Table of Contents
The Monetary Authority of Singapore (MAS) has introduced a regulatory framework for the country's single-currency stablecoins.
Its revised framework will apply to non-bank entities that issue stablecoins pegged to the Singapore dollar or certain G10 currencies with a circulation higher than S$5 million. Approved coins will be labelled as MAS-regulated stablecoins.
"When well-regulated to preserve such value stability, stablecoins can serve as a trusted medium of exchange to support innovation, including the 'on-chain' purchase and sale of digital assets," said the MAS in a statement on Tuesday.
StraitsX is currently the only firm to offer a stablecoin pegged to the Singdollar, XSGD.
The new framework, which will be rolled out later this year, include:
- Minimum Reserves: Issuers must also be able to maintain a portfolio of reserve assets "with very low risk" and at least 100% of the outstanding single-currency stablecoins in circulation.
- Segregated Reserves: Issuers must hold reserve assets in segregated accounts from their own assets. This could also be in overseas custodians that have a minimum credit rating of A- with a branch in Singapore.
- Capital Requirements: A minimum base capital higher than S$1 million or half of annual operating expenses must be maintained.

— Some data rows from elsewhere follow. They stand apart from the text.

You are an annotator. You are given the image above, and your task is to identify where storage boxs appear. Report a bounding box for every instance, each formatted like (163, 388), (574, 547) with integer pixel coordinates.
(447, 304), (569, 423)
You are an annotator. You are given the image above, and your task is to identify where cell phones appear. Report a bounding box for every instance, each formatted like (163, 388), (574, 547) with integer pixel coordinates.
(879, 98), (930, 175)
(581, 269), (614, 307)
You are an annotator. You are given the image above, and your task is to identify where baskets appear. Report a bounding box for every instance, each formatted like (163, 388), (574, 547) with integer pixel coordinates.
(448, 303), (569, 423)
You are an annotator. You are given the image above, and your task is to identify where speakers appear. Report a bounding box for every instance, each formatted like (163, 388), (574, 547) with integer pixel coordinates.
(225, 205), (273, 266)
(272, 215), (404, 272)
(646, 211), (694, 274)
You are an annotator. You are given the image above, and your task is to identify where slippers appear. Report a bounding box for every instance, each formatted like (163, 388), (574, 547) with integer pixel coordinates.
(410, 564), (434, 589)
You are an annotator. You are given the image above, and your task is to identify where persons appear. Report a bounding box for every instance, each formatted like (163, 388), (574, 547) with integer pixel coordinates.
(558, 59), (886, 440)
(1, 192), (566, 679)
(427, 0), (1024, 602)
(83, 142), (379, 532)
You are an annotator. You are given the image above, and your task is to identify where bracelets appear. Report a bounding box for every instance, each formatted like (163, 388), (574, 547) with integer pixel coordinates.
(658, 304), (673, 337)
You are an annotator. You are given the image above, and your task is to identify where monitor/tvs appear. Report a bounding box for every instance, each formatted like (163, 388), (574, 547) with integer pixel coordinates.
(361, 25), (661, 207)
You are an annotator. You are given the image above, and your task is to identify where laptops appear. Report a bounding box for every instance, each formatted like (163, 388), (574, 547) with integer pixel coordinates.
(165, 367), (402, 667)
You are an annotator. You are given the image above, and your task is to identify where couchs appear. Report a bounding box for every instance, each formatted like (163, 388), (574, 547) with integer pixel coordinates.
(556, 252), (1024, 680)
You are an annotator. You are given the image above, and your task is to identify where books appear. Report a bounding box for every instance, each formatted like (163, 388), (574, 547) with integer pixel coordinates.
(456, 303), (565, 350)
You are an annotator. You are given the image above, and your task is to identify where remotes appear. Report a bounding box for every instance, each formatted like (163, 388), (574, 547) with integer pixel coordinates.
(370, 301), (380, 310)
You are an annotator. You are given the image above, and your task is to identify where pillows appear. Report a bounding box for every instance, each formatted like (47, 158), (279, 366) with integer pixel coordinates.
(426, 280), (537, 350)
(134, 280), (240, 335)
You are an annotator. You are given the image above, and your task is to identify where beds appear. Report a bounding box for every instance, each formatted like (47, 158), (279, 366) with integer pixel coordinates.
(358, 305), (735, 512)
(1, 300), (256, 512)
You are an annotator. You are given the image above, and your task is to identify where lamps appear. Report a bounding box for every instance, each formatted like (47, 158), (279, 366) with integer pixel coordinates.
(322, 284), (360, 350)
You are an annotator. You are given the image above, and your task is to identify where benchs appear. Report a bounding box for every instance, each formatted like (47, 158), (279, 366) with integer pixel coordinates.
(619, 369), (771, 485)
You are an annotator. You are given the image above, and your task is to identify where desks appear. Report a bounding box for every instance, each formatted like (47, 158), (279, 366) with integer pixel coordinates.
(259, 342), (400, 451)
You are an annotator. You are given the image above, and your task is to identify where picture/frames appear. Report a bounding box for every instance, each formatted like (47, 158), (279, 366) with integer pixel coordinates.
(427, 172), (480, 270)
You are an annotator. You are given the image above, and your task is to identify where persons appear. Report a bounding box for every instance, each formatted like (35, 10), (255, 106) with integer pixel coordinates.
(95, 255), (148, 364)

- Redemption: Issuers must reimbursement of stablecoins at par value to holders within five business days of the redemption request.
- Singapore Only: Stablecoin issuers must operate solely from Singapore.
MAS has been warming towards Web3. Recently, the regulator launched a S$150 million technology and innovation fund.
The announcement comes just one month ahead of the highly anticipated Token2049 event in Singapore, which brings together crypto industry leaders from around the world.